Als ich im Zentrum von Chulo nach Informationen über die Öffnungszeiten des lokalen ethnographischen Museums suchte, bot mir ein gutmütig aussehender Taxifahrer, Jakob, seine Hilfe an. Nachdem er das Ziel meines Besuches erfahren hatte, brachte er mich direkt zum Museumsführer nach Hause, da das Museum geschlossen war, und dann organisierte Jakob für mich noch ein Treffen mit einem seiner Verwandten, einem Historiker. Später verkündete mir Jakob noch eine Nachricht: Seine Tochter wartete bereits bei ihm zu Hause auf uns mit einem Abendessen, für das sie — extra für mich (!) — die lokalen Spezialitäten gekocht hatte.

Vor dem Abendessen fuhr mich Jakob zu einer der berühmten Tamar-Brücken, dieser nicht wegzudenkenden Sehenswürdigkeit der hiesigen Berge. Historiker Dschemal, Jakobs Schwager, schilderte mir mit Stolz das Goldene Zeitalter Georgiens, die Ära der Regierung der Königin Tamar und des Schaffens des großen und unübertroffenen Dichters Schota Rustaveli, und verkündete, die Renaissance habe in Georgien ein Jahrhundert früher angefangen als in Europa“.

Bild: Die Königin Tamar

Bei Jakob zu Hause warteten auf uns seine Tochter und seine 92-jährige Mutter Fati. Die beiden hatten bereits eine Tafel gedeckt, die aus den lokalen Spezialitäten bestand: Sinori, einer Art adscharische Lasagne, Burano, einem Kartoffelbrei mit Käse und geschmolzener Butter, und Tschinschili, einem lustig aussehenden in Zöpfe geflochtenen trockenen Käse. Bei Tafel hatte Jakob mit üppigen Trinksprüchen gestreut, Akkordeon gespielt und gesungen. Später gesellten sich uns noch zwei weitere von Jakobs Verwandten dazu. Wir sprachen über die verzwickte Familiengeschichte, die reichhaltigen Traditionen und Sitten dieser Gegend sowie über das Leben früher und heute.

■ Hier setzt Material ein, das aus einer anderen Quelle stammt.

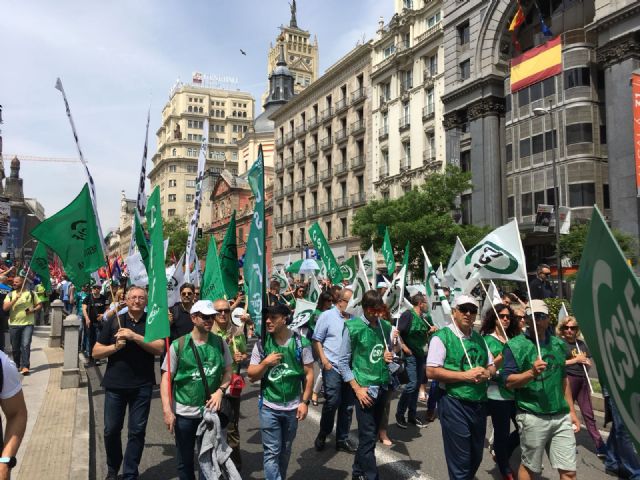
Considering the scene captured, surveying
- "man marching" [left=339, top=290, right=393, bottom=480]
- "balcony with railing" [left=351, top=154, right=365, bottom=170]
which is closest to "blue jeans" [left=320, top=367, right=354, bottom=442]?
"man marching" [left=339, top=290, right=393, bottom=480]

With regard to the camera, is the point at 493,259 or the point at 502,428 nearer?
the point at 502,428

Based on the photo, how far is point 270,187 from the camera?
60.7 m

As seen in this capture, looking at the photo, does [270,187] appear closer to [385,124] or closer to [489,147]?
[385,124]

Fotos: Festtafel in Jakobs Haus

 

Dabei hatte mich am meisten Jakobs Mutter Fati beeindruckt, die sieben Kinder und siebzehn Enkelkinder hat. Diese ruhige Frau mit weisen, ins Wesen der Dinge durchdringenden Augen beobachtete unser Fest bis zum Schluss. Und man sah, wie stolz Jakob auf seine Mutter war, die den Tisch vor dem Abzug der Gäste nie verlasse.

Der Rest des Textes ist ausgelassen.